Tim was wandering around, looking into corners. He rattled a door handle, and the door opened.
“Where does this go, Ged?”
“Back door. Opens into the lane at the side.”
“Is it usually unlocked?”
“No, but that’s where I brought the karaoke gear in earlier. I didn’t bother to lock it. I’ll be using it to take the stuff out again later.”
Tim was nodding as he opened the door wider and looked out. The lane outside ran from the back, past an archway into the beer garden, and all the way through to the main street.
“So,” he said, ducking back in again, “it’s feasible that someone could have come in this door, pulled the plug right here, and left again, and it would only have taken seconds.”
“And whoever it was could have disappeared to anywhere in the village,” Ged said, nodding in agreement. “You mentioned ‘incidents’,” he said, turning to Cally. “What did you mean?”
Against the rise and fall of the general pub noise in the background, she quickly described the other mysteries, beginning with Sheila and her bell-ringing cronies being locked in the tower.
“Oh, yes, I heard something about that,” Ged said. “What else?”
Even Cally hadn’t realised quite how many of these little niggles there had been until she listed them for Ged’s benefit.
Ged listened, looking at Sheila with sympathy as she seemed to be implicated in each successive description.
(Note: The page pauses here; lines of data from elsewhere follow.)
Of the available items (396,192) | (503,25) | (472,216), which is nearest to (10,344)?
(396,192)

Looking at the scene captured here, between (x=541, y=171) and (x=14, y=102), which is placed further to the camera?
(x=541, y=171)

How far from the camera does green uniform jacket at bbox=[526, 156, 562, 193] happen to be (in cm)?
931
When Cally finished, he thought for a moment, and then his face brightened.
“I’ve got it,” he said, holding up one finger. “It’s you,” he said, pointing at Tim. “It’s obvious. This all started when you came to the village.”
Tim held out his hands for imaginary handcuffs.
“You got me. It’s a fair cop, guv – it was me what done it all.”
Cally rolled her eyes.
“Except that it all started with the letter of complaint about Tim’s kennels,” she said. “In fact, he thought that was me. And it was Tim who rescued Sheila from the bell tower.”
“Ah.” Ged looked disappointed. “That blows my theory out of the water, then. No hard feelings, mate,” he added to Tim, who looked unconcerned.
“So, does anyone have any serious ideas?” Cally asked.
There were blank faces all round.
“No leads apart from your dressing-gown man,” Sheila said, and they all got a fit of the giggles at the ridiculousness of it.
Ged stooped to coil up the cable and plug and tuck it safely away.
“There’s no point in trying to get this going again,” he said. “Who could possibly follow you in any case, Sheila? You were a triumph this evening.” He turned to scan the crowd. “I’d better get back to work and start serving.”
The press around the bar was increasing by the minute, his barmaid doing her best to keep everyone happy with banter while they waited.
“I can give you a hand, if you want,” Tim offered.
Ged took another look at the clamour of customers waiting for attention.
“You’re on. Cheers, Tim.”
Tim leaned in close to Cally.
“Don’t mind, do you?”
“Of course not. I’ll find Craig and Imogen. Join us when you’re done.”
In fact, she found that Imogen and Craig had disappeared. They had gone home since the event was effectively over, Cally guessed, but she sat with Sheila until Tim rejoined them 20 minutes later.
“Cally mentioned going out for a meal with you and your husband. Simon, isn’t it? That would be good. Let’s get something arranged. Maybe for next week?”
He gave Cally a wink, and she felt the worries she’d had about him melting away. He was trying so hard.